Quelques jours après la méga levée de fonds de 250 millions d'euros d'Innovafeed, poids-lourd mondial de la production de protéines à base d'insectes, c'est au tour de l'Auvergnat Invers de boucler son tour de table. Plus modeste certes (avec ses 15 millions d'euros collectés auprès d'Idia Capital Investissement, Agri Impact, UI Investissement, Crédit Agricole Centre France et Limagrain), mais néanmoins révélateur de l'attractivité d'une filière française qui a su s'affirmer en quelques années comme le leader international du sujet avec le top 3 mondial (Innovafeed, Agronutris et Ynsect) dans ses rangs.

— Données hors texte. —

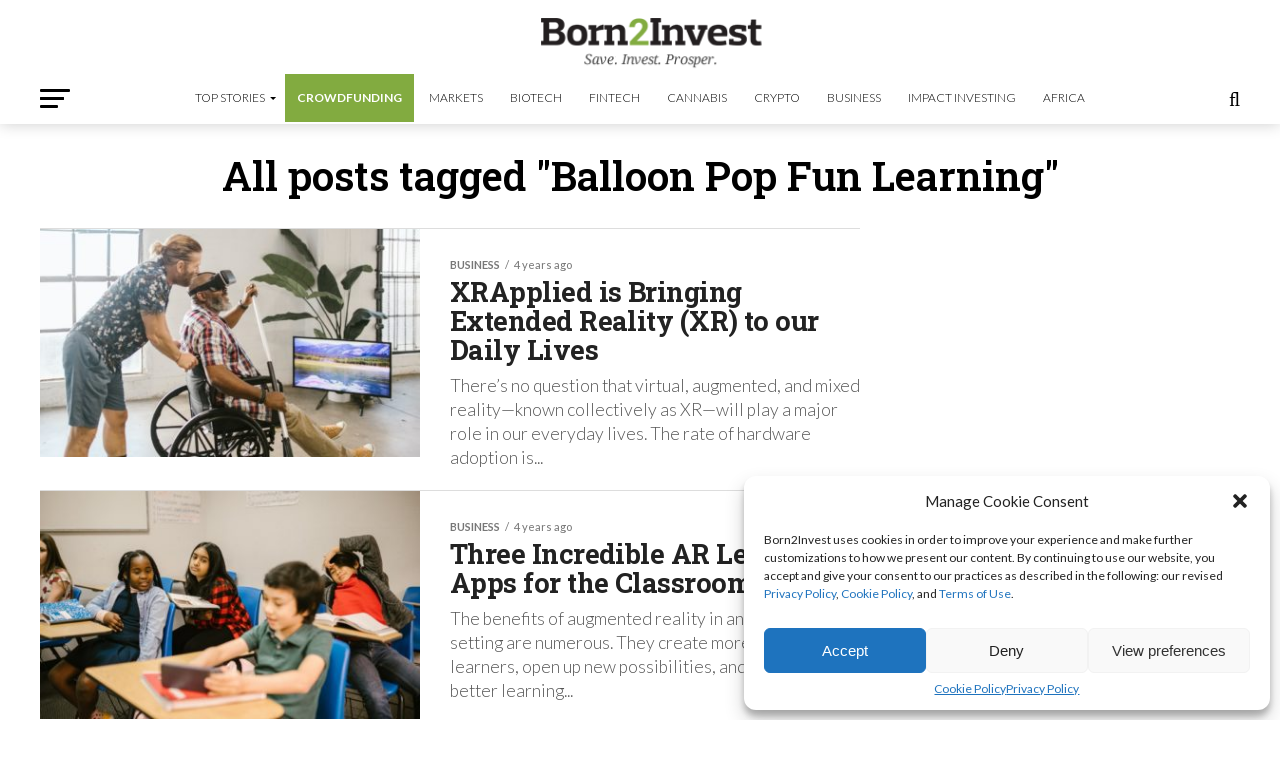

--- FILE ---
content_type: text/html; charset=utf-8
request_url: https://www.google.com/recaptcha/api2/aframe
body_size: 266
content:
<!DOCTYPE HTML><html><head><meta http-equiv="content-type" content="text/html; charset=UTF-8"></head><body><script nonce="jWR6QALcPJ2JiMFr_nFW2Q">/** Anti-fraud and anti-abuse applications only. See google.com/recaptcha */ try{var clients={'sodar':'https://pagead2.googlesyndication.com/pagead/sodar?'};window.addEventListener("message",function(a){try{if(a.source===window.parent){var b=JSON.parse(a.data);var c=clients[b['id']];if(c){var d=document.createElement('img');d.src=c+b['params']+'&rc='+(localStorage.getItem("rc::a")?sessionStorage.getItem("rc::b"):"");window.document.body.appendChild(d);sessionStorage.setItem("rc::e",parseInt(sessionStorage.getItem("rc::e")||0)+1);localStorage.setItem("rc::h",'1768412841599');}}}catch(b){}});window.parent.postMessage("_grecaptcha_ready", "*");}catch(b){}</script></body></html>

Dans son couvoir de Saint-Ignat dans le Puy-de-Dôme, elle produit des démarrages d'élevage - des micro-larves de vers de farine (Tenebrio Molitor)- , qu'elle livre à des agriculteurs. Ceux-ci, grâce à l'utilisation de co-produits (de son notamment) élèvent ces insectes jusqu'au stade de larves (un mois environ) et utilisent les déjections des insectes comme fertilisants.
Dans ce système, ces exploitants agricoles en recherche de nouveaux revenus protégés des aléas climatiques investissent pour être propriétaires des bâtiments d'élevage « 0 énergie » et du matériel fournis par Invers. Une fois élevés, les vers sont collectés par Invers et transformés dans son usine pour une valorisation à destination de l'alimentation animale.